De baltsperiode en leg-voorbereiding duren lang. De dieren graven in de luwte van een grote steen, net zolang tot ze een geschikt vlak tegenkomen waarop ze hun eieren af kunnen zetten. In het centrum van deze kuil bevindt zich dan de legsteen. De relatief grote barnsteenkleurige eieren worden in los verband afgezet en bewaakt en bewaaiert door het vrouwtje (Stawikowski 1998). Het mannetje bewaakt in de tussentijd het territorium. Later, pas als de jongen vrijzwemmen, vertoont ook het mannetje de contrastrijke broedkleuren. Jongen zijn in het aquarium tot een lengte van 5 cm gevoelig gebleken. Daarna wordt de kans op uitval minder.

 

Aquarium: 

Rainer Stawikowski ving C. micophthalmus in snelstromend water, alkalisch (pH 8), maar relatief zacht (onder 10 GH en onder 10 KH). Probeer dat thuis maar eens na te maken. Gelukkig zijn de dieren niet erg kieskeurig wat betreft de chemie. Dat zijn ze wel als het om de kwaliteit van het water gaat. Het water moet voor deze dieren nml. absoluut zuiver, zuurstofrijk en vrij van stikstofverbindingen zijn. Dit is te realiseren door een krachtige filtering, stromend water en ruim en veelvuldig water verversen.

 

In de natuur leven de dieren in kleine groepen en ook dit is in een ruim aquarium relatief eenvoudig te imiteren, vooral ook omdat de intraspecifieke agressie bij deze soort laag is.
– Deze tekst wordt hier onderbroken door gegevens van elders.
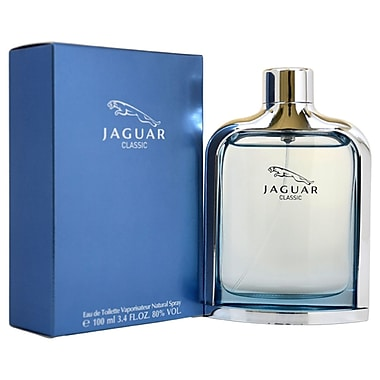 Jaguar (Relaunch) EDT Spray, Men, 3.4 oz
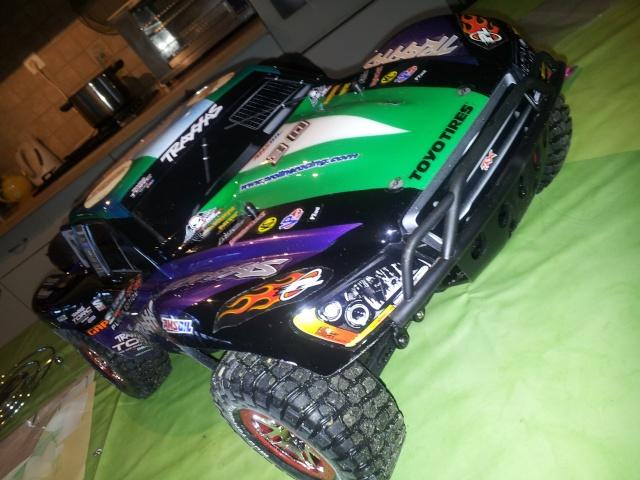 Mon slash platinium lgc 2013 /conversion rally prevue 20130312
Mininaal 6 dieren in aquaria vanaf 2 mtr. Inrichting met diverse maten rolstenen. Liever geen hout, dit om onnodige waterbelasting te voorkomen. Veel zwemruimte overlaten, maar met voldoende schuilplaatsen voor als de dieren zich bedreigd voelen. Temp. rond 25 C. In de natuur kunnen ze weliswaar bij lagere temperaturen voorkomen, maar dit is onder aquariumomstandigheden om diverse redenen af te raden.

 

Deze dieren zijn altijd hongerig, althans, zo lijkt 't. Ze grijpen alles waar ze de vinnen op kunnen leggen. In de natuur pakt deze opportunistische benadering goed uit omdat ze hier voornamelijk zijn aangewezen op een energiearm dieet. Dierlijk voedsel is hier een buitenkansje. In het aquarium echter, loert het gevaar op overvoeren. Voer daarom niet vaker dan 1 keer per dag en vermijd vet en eiwitrijk voedsel. Gevoelig voor “Bloat” dit is een spijsverteringsziekte waarbij de buik opzwelt. Meest gebruikte medicatie is hierbij is Metronidazol, maar voorkomen is beter dan genezen.

 

Op het internet zijn combinaties met soorten uit de geslachten Vieja, Cincelichthys en Oscura te vinden die klaarblijkelijk goed functioneren. Ook combinaties met niet-Cichliden zijn mogelijk zoals Astynaxen en grote zwaarddragers. Overigens, wanneer men het internet over deze soort raadpleegt is het verstandig ook eens te zoeken onder “micropthalmus”. Die ene “h” wordt nml. door veel auteurs weggelaten en men mist zo (vooral in fora) ongemerkt veel informatie bij zoekopdrachten.

 

Stoplicht: 
Oranje
Herkomstgebied: 
synoniemen: 

-- Heros oblongus (GUNTHER 1866). Oblongus betekent “lang”.

-- Cichlasoma güntheri (PELLEGRIN 1904). Vernoemd naar Albert Günther.

-- Cichlasoma milleri (MEEK 1907). Vernoemd naar Newton Miller.